» Selection:
■ ■ ■ ■ ■ ■ ■
LV: You mentioned before that you don't think of yourself as a painter who is creating a lot of space in your painting and that you think more of the surface of the painting. Can you talk a little bit more about that?
LC: I think less of creating space because I don't really think of a painting in the Albertian way, of it being a window to a reality. I'm interested more in the surface of it, in the inner divisions of the square. I love early renaissance paintings, manuscript illustrations and Persian and Indian miniature paintings, which have this rather flat surface, and strange sense of space, so I guess they have a big influence on me. I do think of space and air but I can't say it's my main concern, it's more about the shapes and divisions. When I would go out painting I would always find myself drawn by close motifs that make for a rather flat painting, as well as motifs with a close tonal range, so with time I realized these are my interests more than creating this vast airy landscapes. This is probably why I do more cityscapes and buildings.
LV: Thank you for the clarification, I think I understand better. I also wanted to ask you about making transcriptions from the old masters. Are there any masters you recommend copying? Also, how would you go about making a copy?
LC: So about copying- the masters I copy the most are Piero Della Francesca, Caravaggio, Titian, Corot, early Italian renaissance masters like Giotto and Lorenzetti and Degas. I think the reason to copy, or rather make studies, of old master paintings is to learn something from them, so the best thing to do is to find the ones you like the most, the ones you would want to paint like, or have a certain quality you would like to have in your own painting, and do studies from them. Do small sketches, charcoal studies, color sketches, just don't try to copy the painting as it is, there's no point in that. Making a study after someone's work allows you an insight into their thought process, into the way they look and make decisions, it provides you with an opportunity to engage in a close relationship with them in a way studying about an artist will never do.
■ ■ ■ ■ ■ ■ ■
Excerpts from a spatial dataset

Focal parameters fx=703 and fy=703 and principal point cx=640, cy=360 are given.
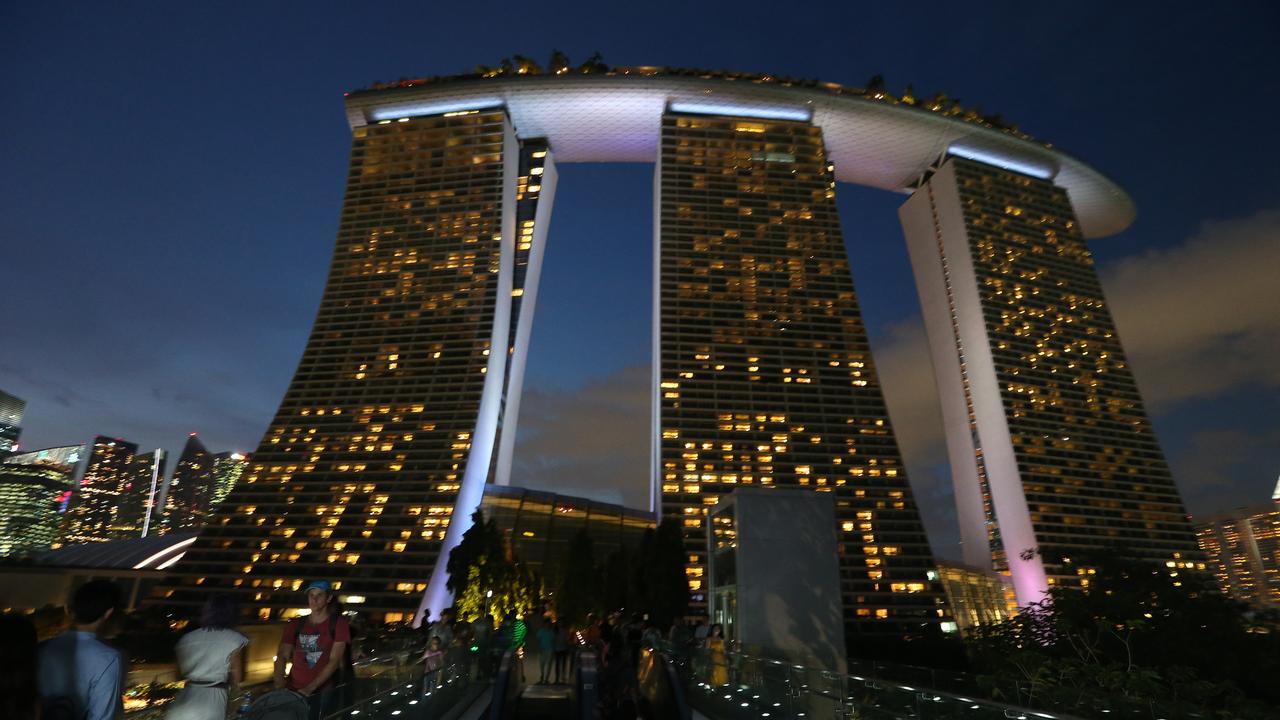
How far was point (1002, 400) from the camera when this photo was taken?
77.1 meters

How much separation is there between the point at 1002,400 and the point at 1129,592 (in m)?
48.9

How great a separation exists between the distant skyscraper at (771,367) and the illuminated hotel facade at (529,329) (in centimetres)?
23

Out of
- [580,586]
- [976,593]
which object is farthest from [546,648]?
[976,593]

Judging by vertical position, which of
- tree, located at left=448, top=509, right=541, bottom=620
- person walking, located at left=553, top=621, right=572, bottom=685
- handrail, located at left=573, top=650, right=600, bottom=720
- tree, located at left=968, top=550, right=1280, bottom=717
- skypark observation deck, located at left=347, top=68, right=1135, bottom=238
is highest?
skypark observation deck, located at left=347, top=68, right=1135, bottom=238

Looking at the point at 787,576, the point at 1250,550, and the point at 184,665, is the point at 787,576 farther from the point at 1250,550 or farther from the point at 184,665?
the point at 1250,550

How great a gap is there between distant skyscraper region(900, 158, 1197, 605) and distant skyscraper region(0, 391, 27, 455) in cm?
14598

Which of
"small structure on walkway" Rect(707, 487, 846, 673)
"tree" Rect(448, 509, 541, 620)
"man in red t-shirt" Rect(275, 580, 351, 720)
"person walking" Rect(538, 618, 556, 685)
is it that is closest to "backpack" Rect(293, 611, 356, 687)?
"man in red t-shirt" Rect(275, 580, 351, 720)

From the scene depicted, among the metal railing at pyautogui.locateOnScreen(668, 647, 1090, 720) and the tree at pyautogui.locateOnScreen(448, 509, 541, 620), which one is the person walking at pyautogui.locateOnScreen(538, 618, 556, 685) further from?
the tree at pyautogui.locateOnScreen(448, 509, 541, 620)

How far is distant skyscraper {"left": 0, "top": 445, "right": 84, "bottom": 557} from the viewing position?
129 m

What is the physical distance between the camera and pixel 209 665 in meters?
4.71

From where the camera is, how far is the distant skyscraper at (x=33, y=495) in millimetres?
128750

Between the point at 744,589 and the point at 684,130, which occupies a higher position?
the point at 684,130


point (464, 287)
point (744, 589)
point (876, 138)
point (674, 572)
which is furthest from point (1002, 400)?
point (744, 589)

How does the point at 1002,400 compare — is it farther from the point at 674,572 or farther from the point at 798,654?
the point at 798,654
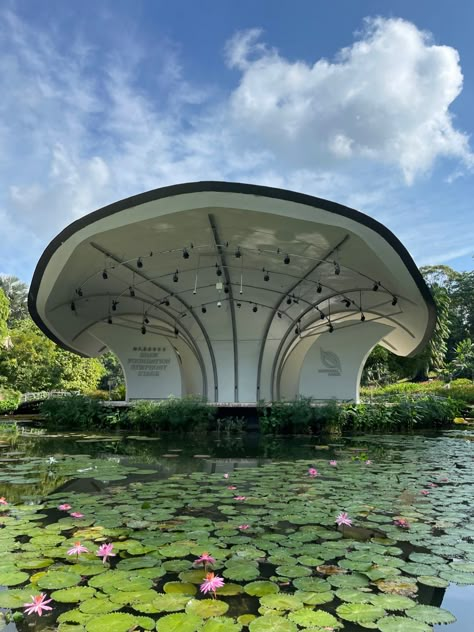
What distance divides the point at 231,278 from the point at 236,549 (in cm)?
1524

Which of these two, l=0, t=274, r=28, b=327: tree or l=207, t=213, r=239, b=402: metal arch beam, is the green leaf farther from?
l=0, t=274, r=28, b=327: tree

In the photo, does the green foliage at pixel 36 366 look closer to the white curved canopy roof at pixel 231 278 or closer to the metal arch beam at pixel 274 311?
the white curved canopy roof at pixel 231 278

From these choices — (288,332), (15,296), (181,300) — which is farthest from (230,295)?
(15,296)

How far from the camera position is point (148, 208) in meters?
12.1

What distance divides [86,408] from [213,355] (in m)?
7.10

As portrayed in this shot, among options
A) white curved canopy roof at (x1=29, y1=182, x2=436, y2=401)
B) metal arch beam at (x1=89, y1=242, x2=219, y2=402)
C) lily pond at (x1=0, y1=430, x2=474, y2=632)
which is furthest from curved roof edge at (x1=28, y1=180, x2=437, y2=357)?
lily pond at (x1=0, y1=430, x2=474, y2=632)

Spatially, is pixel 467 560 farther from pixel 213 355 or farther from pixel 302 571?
pixel 213 355

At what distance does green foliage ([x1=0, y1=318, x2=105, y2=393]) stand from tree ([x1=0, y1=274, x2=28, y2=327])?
17.0 m

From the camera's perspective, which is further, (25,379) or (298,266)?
(25,379)

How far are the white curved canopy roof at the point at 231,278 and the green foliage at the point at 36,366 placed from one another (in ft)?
32.0

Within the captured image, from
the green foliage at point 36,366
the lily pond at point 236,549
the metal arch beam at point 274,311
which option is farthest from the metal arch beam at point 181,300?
the green foliage at point 36,366

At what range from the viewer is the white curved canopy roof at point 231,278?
12.3 m

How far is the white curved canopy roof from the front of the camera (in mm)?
12258

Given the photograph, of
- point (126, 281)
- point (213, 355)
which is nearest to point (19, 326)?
point (213, 355)
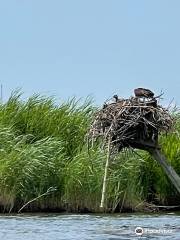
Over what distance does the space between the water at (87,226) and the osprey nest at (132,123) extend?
384 centimetres

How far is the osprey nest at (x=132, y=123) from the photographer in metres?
14.2

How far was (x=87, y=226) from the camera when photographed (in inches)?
839

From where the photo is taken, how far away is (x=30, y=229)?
2064 cm

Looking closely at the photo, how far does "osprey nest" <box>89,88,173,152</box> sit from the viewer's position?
14.2 metres

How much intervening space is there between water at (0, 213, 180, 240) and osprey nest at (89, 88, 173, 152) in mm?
3841

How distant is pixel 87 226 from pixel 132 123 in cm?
757

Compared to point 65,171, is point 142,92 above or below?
below
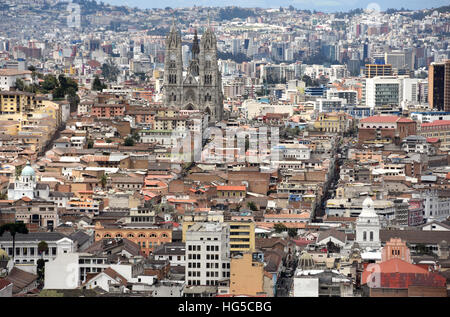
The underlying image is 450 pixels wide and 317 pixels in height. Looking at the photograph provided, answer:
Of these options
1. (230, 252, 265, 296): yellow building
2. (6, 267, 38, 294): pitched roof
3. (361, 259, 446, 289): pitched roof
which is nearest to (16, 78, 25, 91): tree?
(6, 267, 38, 294): pitched roof

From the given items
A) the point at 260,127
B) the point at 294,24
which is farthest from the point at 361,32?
the point at 260,127

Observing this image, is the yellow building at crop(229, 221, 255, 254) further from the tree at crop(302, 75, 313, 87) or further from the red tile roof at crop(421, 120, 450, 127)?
the tree at crop(302, 75, 313, 87)

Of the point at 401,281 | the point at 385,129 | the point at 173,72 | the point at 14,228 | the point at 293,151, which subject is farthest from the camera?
the point at 173,72

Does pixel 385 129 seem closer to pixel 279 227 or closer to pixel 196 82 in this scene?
pixel 196 82

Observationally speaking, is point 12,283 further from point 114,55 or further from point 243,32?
point 114,55

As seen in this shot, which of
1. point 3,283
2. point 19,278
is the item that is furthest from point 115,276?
point 3,283

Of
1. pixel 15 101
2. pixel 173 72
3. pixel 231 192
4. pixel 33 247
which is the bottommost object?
pixel 231 192
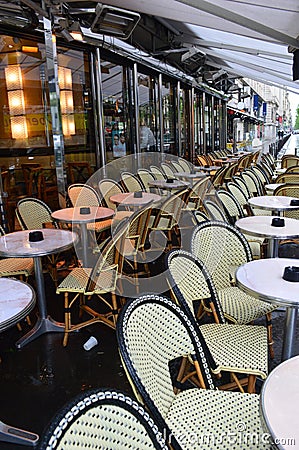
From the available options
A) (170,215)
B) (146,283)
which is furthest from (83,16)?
(146,283)

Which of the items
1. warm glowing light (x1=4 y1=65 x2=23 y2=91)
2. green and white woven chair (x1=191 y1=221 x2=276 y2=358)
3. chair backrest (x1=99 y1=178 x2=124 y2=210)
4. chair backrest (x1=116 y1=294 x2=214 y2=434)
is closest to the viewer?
chair backrest (x1=116 y1=294 x2=214 y2=434)

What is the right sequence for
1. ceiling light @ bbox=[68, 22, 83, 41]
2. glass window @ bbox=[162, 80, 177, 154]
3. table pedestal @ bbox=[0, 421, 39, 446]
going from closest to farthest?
table pedestal @ bbox=[0, 421, 39, 446] → ceiling light @ bbox=[68, 22, 83, 41] → glass window @ bbox=[162, 80, 177, 154]

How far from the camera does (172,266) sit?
211 cm

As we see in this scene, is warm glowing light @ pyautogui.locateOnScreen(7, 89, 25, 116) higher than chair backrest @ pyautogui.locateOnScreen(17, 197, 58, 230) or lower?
higher

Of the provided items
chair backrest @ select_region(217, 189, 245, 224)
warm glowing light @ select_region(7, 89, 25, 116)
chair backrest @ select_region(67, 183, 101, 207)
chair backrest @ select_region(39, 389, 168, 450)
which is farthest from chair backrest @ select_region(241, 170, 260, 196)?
chair backrest @ select_region(39, 389, 168, 450)

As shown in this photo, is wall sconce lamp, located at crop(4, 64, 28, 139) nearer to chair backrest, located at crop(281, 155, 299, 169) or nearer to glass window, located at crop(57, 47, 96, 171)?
glass window, located at crop(57, 47, 96, 171)

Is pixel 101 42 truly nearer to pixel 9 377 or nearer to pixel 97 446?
pixel 9 377

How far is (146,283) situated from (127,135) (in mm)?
4593

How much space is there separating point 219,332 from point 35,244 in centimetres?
157

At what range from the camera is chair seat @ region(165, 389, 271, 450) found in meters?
1.45

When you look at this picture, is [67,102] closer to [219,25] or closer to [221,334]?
[219,25]

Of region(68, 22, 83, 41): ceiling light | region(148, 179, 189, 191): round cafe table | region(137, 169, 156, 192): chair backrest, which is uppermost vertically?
region(68, 22, 83, 41): ceiling light

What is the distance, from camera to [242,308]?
2.53 meters

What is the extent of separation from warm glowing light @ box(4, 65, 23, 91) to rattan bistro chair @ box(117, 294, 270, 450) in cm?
574
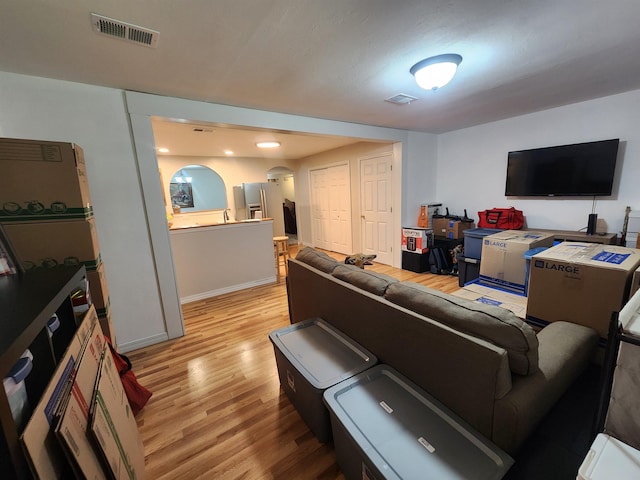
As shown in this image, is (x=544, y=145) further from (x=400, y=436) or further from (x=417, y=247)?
(x=400, y=436)

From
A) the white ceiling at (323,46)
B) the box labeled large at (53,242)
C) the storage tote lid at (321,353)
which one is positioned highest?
the white ceiling at (323,46)

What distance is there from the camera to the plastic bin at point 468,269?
137 inches

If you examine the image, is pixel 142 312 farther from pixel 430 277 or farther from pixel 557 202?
pixel 557 202

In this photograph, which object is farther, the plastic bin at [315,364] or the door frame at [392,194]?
the door frame at [392,194]

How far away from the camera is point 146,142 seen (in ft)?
7.69

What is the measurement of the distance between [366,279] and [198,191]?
5.68m

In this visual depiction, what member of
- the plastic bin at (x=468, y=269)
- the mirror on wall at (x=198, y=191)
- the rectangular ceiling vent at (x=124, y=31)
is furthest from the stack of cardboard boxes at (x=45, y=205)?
the mirror on wall at (x=198, y=191)

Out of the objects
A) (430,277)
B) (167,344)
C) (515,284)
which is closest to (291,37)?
(515,284)

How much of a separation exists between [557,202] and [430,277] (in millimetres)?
1955

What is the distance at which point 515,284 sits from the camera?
2.34m

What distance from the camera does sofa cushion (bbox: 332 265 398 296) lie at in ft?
5.03

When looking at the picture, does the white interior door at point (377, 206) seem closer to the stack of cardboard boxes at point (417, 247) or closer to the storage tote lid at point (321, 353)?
the stack of cardboard boxes at point (417, 247)

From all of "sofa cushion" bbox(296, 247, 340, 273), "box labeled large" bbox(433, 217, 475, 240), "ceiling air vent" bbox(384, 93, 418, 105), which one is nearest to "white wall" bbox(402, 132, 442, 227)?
"box labeled large" bbox(433, 217, 475, 240)

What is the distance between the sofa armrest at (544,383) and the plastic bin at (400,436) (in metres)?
0.10
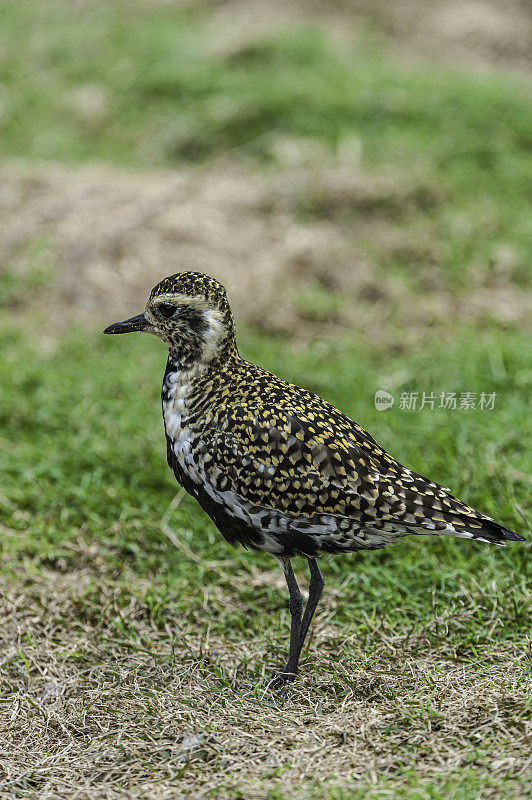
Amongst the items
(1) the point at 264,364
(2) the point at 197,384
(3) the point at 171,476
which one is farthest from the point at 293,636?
(1) the point at 264,364

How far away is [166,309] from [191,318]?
0.40ft

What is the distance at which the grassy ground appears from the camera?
12.1 ft

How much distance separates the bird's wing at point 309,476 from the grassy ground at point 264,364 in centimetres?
76

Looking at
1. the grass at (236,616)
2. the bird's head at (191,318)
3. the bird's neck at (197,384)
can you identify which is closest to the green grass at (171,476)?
the grass at (236,616)

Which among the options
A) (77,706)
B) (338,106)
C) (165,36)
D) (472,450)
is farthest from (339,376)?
(165,36)

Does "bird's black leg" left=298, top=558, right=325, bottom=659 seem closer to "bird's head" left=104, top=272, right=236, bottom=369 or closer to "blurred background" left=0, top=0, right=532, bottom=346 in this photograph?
"bird's head" left=104, top=272, right=236, bottom=369

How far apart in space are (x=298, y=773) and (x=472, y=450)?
2866mm

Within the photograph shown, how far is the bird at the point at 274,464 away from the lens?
151 inches

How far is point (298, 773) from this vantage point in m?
3.44

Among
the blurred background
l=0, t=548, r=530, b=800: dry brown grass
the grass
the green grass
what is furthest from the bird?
the blurred background

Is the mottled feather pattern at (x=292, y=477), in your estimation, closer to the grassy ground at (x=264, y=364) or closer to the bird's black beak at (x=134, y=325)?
the bird's black beak at (x=134, y=325)

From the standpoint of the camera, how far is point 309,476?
12.6 ft

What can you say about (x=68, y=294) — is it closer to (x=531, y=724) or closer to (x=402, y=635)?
(x=402, y=635)

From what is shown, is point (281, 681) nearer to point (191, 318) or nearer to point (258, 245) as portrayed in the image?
point (191, 318)
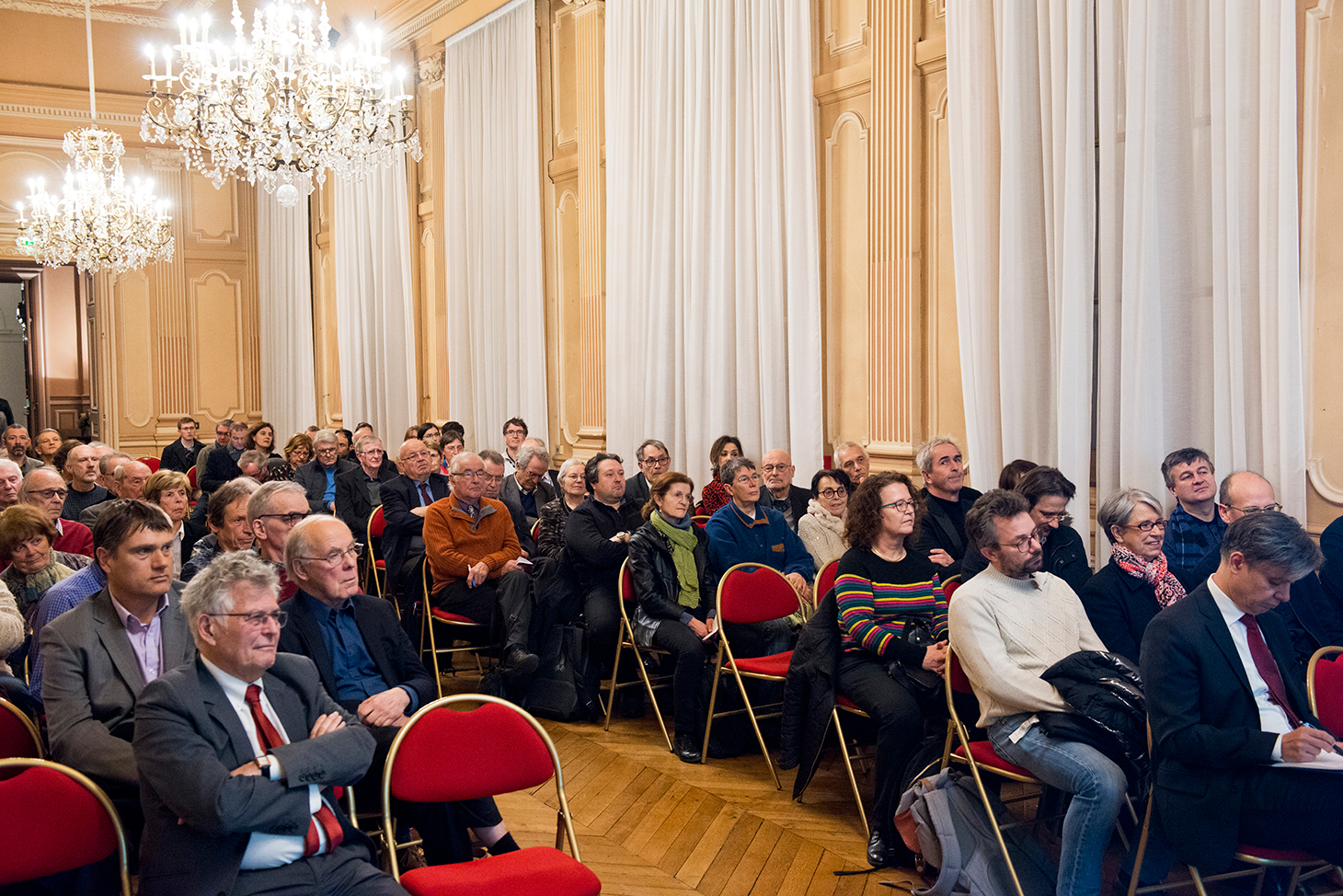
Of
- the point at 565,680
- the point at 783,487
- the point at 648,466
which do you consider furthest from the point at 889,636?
the point at 648,466

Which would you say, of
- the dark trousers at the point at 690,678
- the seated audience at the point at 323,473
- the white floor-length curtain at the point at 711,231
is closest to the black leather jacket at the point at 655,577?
the dark trousers at the point at 690,678

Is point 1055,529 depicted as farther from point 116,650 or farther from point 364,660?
point 116,650

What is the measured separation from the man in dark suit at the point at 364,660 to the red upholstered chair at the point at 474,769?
1.42 feet

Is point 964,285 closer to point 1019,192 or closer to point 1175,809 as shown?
point 1019,192

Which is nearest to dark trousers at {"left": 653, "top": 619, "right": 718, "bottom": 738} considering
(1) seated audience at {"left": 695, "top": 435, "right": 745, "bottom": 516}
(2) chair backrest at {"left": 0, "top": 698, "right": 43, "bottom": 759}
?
(1) seated audience at {"left": 695, "top": 435, "right": 745, "bottom": 516}

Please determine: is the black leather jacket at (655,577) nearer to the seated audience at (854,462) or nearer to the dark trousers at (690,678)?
the dark trousers at (690,678)

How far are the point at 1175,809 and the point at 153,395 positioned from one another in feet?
43.8

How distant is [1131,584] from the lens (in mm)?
3586

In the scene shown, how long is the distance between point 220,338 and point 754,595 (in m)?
11.4

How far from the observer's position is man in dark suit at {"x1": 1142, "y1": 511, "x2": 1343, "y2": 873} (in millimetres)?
2637

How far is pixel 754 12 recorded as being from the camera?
21.8ft

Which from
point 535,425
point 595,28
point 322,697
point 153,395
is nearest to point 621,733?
point 322,697

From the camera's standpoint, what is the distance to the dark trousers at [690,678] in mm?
4652

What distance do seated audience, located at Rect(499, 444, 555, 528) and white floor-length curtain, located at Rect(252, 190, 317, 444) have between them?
725cm
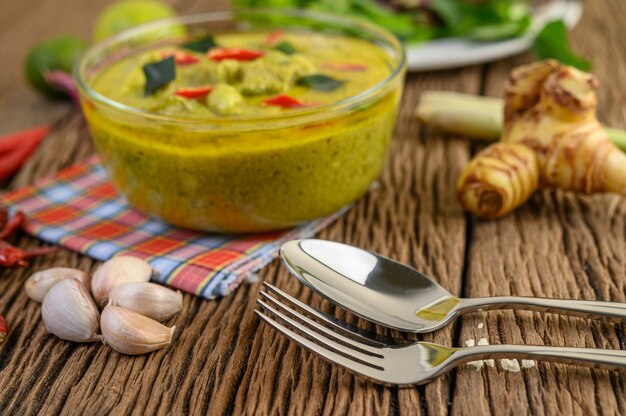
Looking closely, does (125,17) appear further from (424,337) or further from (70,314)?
(424,337)

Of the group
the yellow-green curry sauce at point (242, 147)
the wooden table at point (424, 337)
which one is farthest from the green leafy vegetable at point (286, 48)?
the wooden table at point (424, 337)

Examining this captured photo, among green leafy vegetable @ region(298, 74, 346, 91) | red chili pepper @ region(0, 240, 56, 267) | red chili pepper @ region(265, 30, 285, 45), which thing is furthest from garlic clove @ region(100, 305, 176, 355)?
red chili pepper @ region(265, 30, 285, 45)

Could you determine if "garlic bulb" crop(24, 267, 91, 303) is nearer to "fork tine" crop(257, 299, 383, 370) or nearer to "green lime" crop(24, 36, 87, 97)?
"fork tine" crop(257, 299, 383, 370)

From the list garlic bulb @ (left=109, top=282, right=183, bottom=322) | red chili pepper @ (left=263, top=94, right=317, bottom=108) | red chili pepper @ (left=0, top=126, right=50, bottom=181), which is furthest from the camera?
red chili pepper @ (left=0, top=126, right=50, bottom=181)

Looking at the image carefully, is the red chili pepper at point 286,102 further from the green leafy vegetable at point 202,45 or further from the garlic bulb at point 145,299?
the garlic bulb at point 145,299

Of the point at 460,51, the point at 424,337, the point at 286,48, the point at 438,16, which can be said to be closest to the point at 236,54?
the point at 286,48

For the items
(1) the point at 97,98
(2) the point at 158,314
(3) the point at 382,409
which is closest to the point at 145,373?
(2) the point at 158,314

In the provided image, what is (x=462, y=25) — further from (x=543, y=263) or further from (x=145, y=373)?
(x=145, y=373)
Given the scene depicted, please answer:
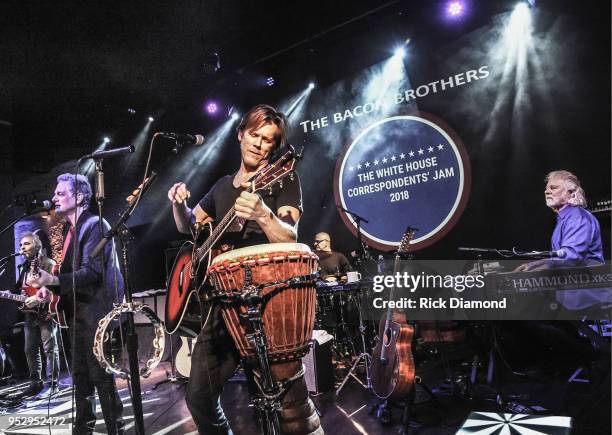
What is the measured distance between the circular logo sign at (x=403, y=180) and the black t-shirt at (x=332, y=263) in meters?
0.58

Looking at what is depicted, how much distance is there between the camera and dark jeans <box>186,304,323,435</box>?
2.04m

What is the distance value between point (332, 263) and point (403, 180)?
189cm

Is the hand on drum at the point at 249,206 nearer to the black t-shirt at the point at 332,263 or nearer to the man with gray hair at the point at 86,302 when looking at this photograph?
the man with gray hair at the point at 86,302

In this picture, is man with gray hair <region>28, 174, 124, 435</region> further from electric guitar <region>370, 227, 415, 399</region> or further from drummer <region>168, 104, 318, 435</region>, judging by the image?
electric guitar <region>370, 227, 415, 399</region>

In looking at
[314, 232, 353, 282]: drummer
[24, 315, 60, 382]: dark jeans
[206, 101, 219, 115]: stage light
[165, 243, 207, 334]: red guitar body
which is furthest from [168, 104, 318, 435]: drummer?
[206, 101, 219, 115]: stage light

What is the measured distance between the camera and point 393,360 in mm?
3725

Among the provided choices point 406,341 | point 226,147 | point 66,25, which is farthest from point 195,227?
point 226,147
■ ■ ■ ■ ■ ■ ■
» Problems to work on:
[a] Condense the interview paragraph beginning "So about copying" into a short bulleted list that keeps its main points.
[b] Reproduce word for word the stretch of the interview from "LC: So about" through "will never do.".

» Solutions to each task:
[a]
- Masters most often copied: Piero Della Francesca, Caravaggio, Titian, Corot, early Italian Renaissance masters such as Giotto and Lorenzetti, and Degas.
- The purpose of copying, or rather making studies, of old master paintings is to learn something from them.
- Choose the works you like most: ones you would want to paint like, or that have a quality you want in your own painting.
- Do small sketches, charcoal studies and color sketches, not a copy of the painting as it is.
- A study after someone's work gives insight into how they think, look and make decisions, and creates a close relationship with them that studying about an artist never will.

[b]
LC: So about copying- the masters I copy the most are Piero Della Francesca, Caravaggio, Titian, Corot, early Italian renaissance masters like Giotto and Lorenzetti and Degas. I think the reason to copy, or rather make studies, of old master paintings is to learn something from them, so the best thing to do is to find the ones you like the most, the ones you would want to paint like, or have a certain quality you would like to have in your own painting, and do studies from them. Do small sketches, charcoal studies, color sketches, just don't try to copy the painting as it is, there's no point in that. Making a study after someone's work allows you an insight into their thought process, into the way they look and make decisions, it provides you with an opportunity to engage in a close relationship with them in a way studying about an artist will never do.